REQUIREMENT: Locate each line in the entries below that contains the word "seem" and copy those lines out. Uppercase and lowercase letters count as different.

-- start --

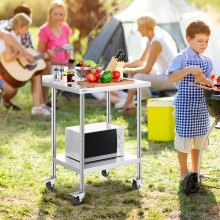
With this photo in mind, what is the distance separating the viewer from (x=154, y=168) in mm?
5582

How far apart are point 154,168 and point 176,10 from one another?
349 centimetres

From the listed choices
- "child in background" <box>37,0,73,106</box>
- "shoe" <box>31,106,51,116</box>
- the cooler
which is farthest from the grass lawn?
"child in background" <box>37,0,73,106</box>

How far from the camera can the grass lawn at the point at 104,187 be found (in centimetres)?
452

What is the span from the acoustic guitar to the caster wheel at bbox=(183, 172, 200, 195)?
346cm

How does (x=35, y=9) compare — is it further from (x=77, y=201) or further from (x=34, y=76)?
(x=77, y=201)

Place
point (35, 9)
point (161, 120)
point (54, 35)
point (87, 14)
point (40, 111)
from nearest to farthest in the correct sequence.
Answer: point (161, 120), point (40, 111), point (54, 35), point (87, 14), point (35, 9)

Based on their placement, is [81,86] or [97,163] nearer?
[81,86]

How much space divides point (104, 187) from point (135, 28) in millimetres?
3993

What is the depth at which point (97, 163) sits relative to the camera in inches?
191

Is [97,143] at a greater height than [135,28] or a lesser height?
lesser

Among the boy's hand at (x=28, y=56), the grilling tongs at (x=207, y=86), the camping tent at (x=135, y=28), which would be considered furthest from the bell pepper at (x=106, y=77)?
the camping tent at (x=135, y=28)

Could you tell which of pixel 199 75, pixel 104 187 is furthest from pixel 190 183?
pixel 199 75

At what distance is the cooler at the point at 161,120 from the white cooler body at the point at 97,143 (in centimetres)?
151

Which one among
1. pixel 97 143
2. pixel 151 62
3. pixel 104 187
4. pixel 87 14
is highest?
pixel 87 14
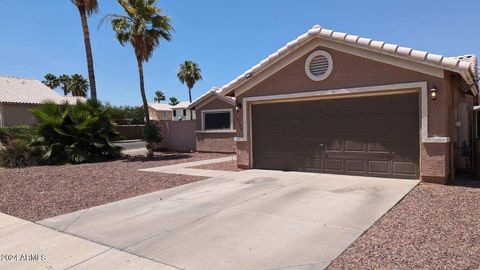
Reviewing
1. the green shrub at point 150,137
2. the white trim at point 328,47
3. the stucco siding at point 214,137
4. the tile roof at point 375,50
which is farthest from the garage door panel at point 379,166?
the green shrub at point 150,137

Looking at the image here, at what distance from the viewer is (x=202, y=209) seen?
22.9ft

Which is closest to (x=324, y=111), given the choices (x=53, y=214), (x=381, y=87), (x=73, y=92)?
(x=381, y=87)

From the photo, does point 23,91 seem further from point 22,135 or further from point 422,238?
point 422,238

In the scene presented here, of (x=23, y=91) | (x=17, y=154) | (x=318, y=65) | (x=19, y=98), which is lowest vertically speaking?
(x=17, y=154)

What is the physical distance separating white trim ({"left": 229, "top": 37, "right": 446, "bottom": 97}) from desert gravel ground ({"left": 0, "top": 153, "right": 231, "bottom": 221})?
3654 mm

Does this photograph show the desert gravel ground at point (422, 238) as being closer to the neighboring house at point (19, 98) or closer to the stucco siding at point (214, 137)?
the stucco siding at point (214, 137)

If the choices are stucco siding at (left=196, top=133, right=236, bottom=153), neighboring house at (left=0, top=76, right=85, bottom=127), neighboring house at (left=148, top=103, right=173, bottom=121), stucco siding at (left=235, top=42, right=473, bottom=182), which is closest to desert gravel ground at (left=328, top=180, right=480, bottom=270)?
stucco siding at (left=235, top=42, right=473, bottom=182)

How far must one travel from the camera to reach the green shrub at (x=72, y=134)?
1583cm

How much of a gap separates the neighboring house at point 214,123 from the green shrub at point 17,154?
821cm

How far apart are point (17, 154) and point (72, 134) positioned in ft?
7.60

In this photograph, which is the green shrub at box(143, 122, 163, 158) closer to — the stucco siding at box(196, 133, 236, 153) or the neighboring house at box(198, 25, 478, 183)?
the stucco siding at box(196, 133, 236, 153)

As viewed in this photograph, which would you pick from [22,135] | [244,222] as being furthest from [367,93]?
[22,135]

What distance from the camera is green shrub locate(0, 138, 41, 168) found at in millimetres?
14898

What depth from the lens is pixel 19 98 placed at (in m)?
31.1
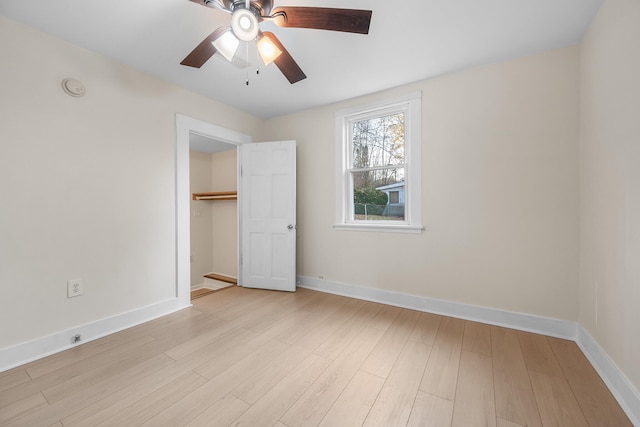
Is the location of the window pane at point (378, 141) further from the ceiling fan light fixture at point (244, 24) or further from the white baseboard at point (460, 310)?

-- end --
-- start --

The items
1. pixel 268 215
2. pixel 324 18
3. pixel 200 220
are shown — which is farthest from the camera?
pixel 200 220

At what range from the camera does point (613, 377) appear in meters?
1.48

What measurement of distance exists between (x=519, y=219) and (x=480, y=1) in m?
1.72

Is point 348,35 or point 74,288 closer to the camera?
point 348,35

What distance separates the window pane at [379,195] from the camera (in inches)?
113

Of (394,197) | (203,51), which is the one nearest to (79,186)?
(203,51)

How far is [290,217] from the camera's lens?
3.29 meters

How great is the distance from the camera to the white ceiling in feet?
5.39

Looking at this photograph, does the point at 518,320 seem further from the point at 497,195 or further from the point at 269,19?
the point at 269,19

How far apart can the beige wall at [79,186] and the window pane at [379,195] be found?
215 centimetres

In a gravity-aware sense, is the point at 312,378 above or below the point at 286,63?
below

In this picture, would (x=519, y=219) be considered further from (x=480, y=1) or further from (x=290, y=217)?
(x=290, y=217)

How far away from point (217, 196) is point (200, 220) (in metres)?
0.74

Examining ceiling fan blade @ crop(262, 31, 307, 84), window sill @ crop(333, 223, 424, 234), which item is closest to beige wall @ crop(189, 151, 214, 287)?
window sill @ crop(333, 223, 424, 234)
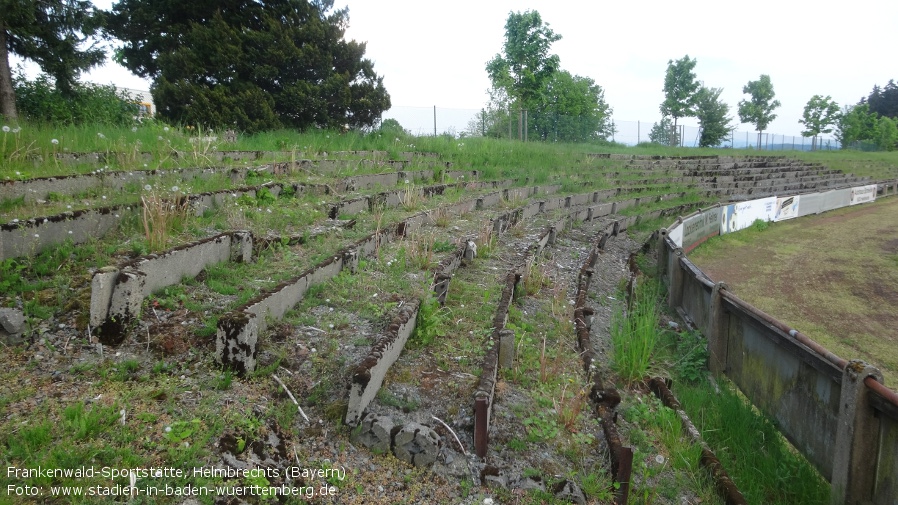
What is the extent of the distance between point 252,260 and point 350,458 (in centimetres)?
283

-- end --

OUTPUT OF THE TASK:
From the photo, does point 23,91 seem further from point 22,135 or further from point 422,238?
Looking at this photograph, does the point at 518,320 seem further from the point at 497,195 or further from the point at 269,19?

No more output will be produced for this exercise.